I had a third date with a very nice man with whom it now seems I have absolutely NOTHING in common, starting with the fact that he interprets all caps in any correspondence as yelling whereas I use them for emphasis because italics and underlining take longer to execute. That small dispute is the tip of the iceberg. He finds it astonishing that I would stop seeing him because he finally admitted that he would in fact vote for Donald Trump. I realize now that we spent short but pleasant date number one exchanging basic information, longer but entertaining date number two arguing about gun control and by date number three we had already used up all our best repartee in emails, which I admit made me laugh out loud on several occasions. I honestly don’t think he likes my opinions any more than I like his, but the difference is he feels about me the way I felt about flannel shirt guy and spent all of dinner staring at me, complementing various body parts and telling me how cute I was. He has zero interest in traveling outside the U.S. and I honestly think he is somewhere deep down still in love with his ex-wife who cheated on him decades ago and then begged to come back.
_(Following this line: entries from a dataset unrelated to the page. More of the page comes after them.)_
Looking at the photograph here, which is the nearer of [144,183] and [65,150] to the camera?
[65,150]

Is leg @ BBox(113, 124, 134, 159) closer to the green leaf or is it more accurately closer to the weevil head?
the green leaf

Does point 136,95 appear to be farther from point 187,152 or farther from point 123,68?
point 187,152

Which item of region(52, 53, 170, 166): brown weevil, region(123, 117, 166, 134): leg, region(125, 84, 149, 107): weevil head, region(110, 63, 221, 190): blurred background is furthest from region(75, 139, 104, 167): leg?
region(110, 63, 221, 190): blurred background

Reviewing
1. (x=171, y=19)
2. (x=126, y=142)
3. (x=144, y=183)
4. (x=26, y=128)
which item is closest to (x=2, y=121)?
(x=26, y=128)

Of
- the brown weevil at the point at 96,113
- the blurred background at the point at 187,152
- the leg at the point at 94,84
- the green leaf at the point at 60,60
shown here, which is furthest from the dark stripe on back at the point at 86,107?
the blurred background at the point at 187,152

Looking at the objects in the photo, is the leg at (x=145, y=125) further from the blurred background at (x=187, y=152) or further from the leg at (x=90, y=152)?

I kissed him goodnight because he seemed to want it so badly and it was fine. Yeah, exactly. Fine. No bells, no whistles, no foot popping up like in the movies. Not unpleasant in the least, but nothing that sent me home wanting more. He asked if he could hold me all night and I said, no, just for another 30 seconds. He asked if we could go out again and I said—Why not? As in “I have already burned through 5 also rans and a keeper that wasn’t interested in me so sure, I got nothing better to do.”
He knows I don’t hold much promise for any future together but says he is not giving up until I send him away definitively and I’m not quite ready to do that. Being so blatantly admired physically is not in my experience reserve and I don’t know what to make of it. People have found me cute here and there but mostly liked my mind and wit. He says he loves strong, independent, beautiful women and that I qualify on all three counts. It is nice getting schmoozed, but it would be so much better if I felt the same way, which is what happened with Tom. Actually I think I was smitten faster than he was and I remember him actually telling me early on that he could tell I loved him by the way I looked at him. I thought that was egotistical and cheeky of him to say but in fact it was true. Soon after that he carved, sanded and polished a beautiful wooden heart that fits in the palm of my hand and told me I now had his. Sigh.
I had hoped tonight would be great, that I would decide my date’s basic niceness, intelligence and obvious interest in me would override our very different world views, but I actually had trouble keeping the conversation afloat in the presence of his intense scrutiny and my discomfort at our ideological differences. I was relieved to come home and hang with Alyssa.
If you have been married for a while and are feeling a little bored or maybe wondering what else might be out there that you’re missing by being in a long term, committed, monogamous relationship, let me help. You’re not missing a THING. Go hug your spouse and thank your lucky stars. Stay married. Dating sucks.